地域おこし協力隊は、人口減少や高齢化が進む地域に移り住み、住民の生活支援、観光客誘致のための情報発信、農林水産業などに従事する。任期は1~3年程度。受け入れた自治体には総務省の財政支援がある。隊員が起業や事業承継した場合、追加支援する仕組みもある。
23年度の全国の隊員数は前年度より753人増え、過去最多の7200人だった。道内の市町村別では、上川管内東川町が76人と2年連続で全国最多。これに厚真町(39人)、後志管内ニセコ町(33人)が続いている。
道では新年度予算の重点政策の一つとして、「地域を支える多様な人材」(54億5000万円)を掲げ、地域おこし協力隊支援事業(4000万円)を盛り込んだ。昨年6月に道庁内に協力隊のサポート推進室を設置し、市町村の隊員募集の情報の一元的な発信やワンストップ窓口による相談対応、研修会の開催などに取り組んできた。
今年度は新たに短期間の協力隊の体験制度「おためし・インターン事業」の募集情報を発信▽市町村へのアドバイザー派遣▽振興局で隊員を任用して広域課題の解決に取り組み、定住に向けた活動を行うモデル事業_を展開する構えだ。

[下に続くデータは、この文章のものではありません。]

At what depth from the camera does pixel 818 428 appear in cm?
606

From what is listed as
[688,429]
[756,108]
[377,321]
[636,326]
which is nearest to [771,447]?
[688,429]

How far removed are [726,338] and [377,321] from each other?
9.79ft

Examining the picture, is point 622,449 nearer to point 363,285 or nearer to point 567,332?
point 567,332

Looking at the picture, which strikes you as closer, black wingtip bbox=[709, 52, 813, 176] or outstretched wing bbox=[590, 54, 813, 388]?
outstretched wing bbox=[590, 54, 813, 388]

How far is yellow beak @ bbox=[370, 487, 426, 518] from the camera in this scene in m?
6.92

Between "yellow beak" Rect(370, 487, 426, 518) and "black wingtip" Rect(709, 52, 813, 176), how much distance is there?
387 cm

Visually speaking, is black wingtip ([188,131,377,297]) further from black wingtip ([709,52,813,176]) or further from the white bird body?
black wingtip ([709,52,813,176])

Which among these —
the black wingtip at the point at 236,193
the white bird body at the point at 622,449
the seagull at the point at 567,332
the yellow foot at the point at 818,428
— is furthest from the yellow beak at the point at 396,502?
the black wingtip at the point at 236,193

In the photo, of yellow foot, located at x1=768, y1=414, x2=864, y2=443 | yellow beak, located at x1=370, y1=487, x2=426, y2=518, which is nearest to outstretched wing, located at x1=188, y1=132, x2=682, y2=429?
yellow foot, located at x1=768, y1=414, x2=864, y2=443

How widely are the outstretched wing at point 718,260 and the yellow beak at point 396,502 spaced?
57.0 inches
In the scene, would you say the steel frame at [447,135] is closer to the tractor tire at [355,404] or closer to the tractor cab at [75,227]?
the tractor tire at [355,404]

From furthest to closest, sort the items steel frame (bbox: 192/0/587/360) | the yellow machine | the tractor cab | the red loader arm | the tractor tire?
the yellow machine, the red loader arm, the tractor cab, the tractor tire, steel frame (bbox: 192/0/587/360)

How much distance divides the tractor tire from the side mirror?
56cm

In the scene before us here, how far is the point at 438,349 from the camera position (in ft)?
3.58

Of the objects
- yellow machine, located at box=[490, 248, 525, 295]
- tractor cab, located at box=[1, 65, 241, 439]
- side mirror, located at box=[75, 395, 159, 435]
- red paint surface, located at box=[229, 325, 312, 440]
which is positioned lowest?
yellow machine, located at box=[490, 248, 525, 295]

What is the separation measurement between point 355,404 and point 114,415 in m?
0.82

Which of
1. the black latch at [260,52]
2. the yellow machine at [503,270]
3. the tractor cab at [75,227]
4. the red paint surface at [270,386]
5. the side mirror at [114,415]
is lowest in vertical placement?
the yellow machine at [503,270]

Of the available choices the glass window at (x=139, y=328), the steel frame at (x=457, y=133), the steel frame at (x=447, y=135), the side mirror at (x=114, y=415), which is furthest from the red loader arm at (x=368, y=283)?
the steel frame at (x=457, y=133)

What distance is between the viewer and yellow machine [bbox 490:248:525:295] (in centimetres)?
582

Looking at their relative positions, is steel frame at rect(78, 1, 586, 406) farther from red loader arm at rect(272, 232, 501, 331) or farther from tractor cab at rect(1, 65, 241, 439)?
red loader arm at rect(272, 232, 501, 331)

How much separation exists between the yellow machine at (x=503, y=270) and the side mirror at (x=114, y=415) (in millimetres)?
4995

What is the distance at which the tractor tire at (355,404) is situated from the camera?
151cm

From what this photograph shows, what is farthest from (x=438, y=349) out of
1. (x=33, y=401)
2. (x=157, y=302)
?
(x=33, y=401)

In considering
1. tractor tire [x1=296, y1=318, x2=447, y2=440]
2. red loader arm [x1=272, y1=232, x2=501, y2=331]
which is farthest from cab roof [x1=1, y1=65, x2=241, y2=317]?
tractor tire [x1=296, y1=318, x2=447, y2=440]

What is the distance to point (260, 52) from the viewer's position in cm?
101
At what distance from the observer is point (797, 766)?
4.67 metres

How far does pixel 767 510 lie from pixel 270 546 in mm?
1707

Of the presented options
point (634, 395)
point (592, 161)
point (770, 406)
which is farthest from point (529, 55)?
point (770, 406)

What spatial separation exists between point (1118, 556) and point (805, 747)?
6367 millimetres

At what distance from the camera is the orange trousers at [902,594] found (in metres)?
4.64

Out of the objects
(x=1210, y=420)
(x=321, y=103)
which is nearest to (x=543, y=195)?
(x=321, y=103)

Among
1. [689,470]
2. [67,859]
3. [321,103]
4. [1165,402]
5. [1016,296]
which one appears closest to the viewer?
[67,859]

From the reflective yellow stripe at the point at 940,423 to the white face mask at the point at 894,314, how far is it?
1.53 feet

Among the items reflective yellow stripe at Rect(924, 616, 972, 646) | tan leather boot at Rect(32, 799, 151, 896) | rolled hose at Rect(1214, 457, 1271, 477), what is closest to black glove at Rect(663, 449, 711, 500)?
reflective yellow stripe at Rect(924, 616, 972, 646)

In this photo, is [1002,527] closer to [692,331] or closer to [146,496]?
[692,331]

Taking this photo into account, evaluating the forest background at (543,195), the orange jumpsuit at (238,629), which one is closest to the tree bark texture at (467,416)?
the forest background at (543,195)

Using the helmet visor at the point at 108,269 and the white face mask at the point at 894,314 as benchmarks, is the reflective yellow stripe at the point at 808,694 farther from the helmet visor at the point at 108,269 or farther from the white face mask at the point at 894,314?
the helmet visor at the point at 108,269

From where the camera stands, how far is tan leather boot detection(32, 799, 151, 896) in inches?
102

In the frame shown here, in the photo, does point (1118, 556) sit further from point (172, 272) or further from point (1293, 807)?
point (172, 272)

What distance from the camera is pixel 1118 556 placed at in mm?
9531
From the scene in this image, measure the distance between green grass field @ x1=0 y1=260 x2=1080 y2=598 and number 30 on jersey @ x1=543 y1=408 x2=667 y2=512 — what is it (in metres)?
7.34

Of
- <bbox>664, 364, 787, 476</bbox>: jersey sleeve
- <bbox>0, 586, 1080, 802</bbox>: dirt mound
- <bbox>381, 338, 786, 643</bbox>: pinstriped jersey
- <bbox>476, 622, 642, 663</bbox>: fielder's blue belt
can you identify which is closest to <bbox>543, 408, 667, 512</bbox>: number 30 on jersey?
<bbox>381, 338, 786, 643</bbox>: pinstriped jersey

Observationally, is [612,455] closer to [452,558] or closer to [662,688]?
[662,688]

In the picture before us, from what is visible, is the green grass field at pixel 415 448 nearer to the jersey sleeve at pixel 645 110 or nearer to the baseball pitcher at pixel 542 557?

知事は「人口減少が進行し、地域社会・経済が縮小することが懸念されている」と指摘。「隊員には地域課題の解決策、地域の活性化の担い手となってくれることを期待し、政策として進めていきたい」と述べた。
総務省によると、任期を終えた全国の隊員の64・9%が赴任先か周辺に定住し、活性化や人口減少の抑制に貢献しているという。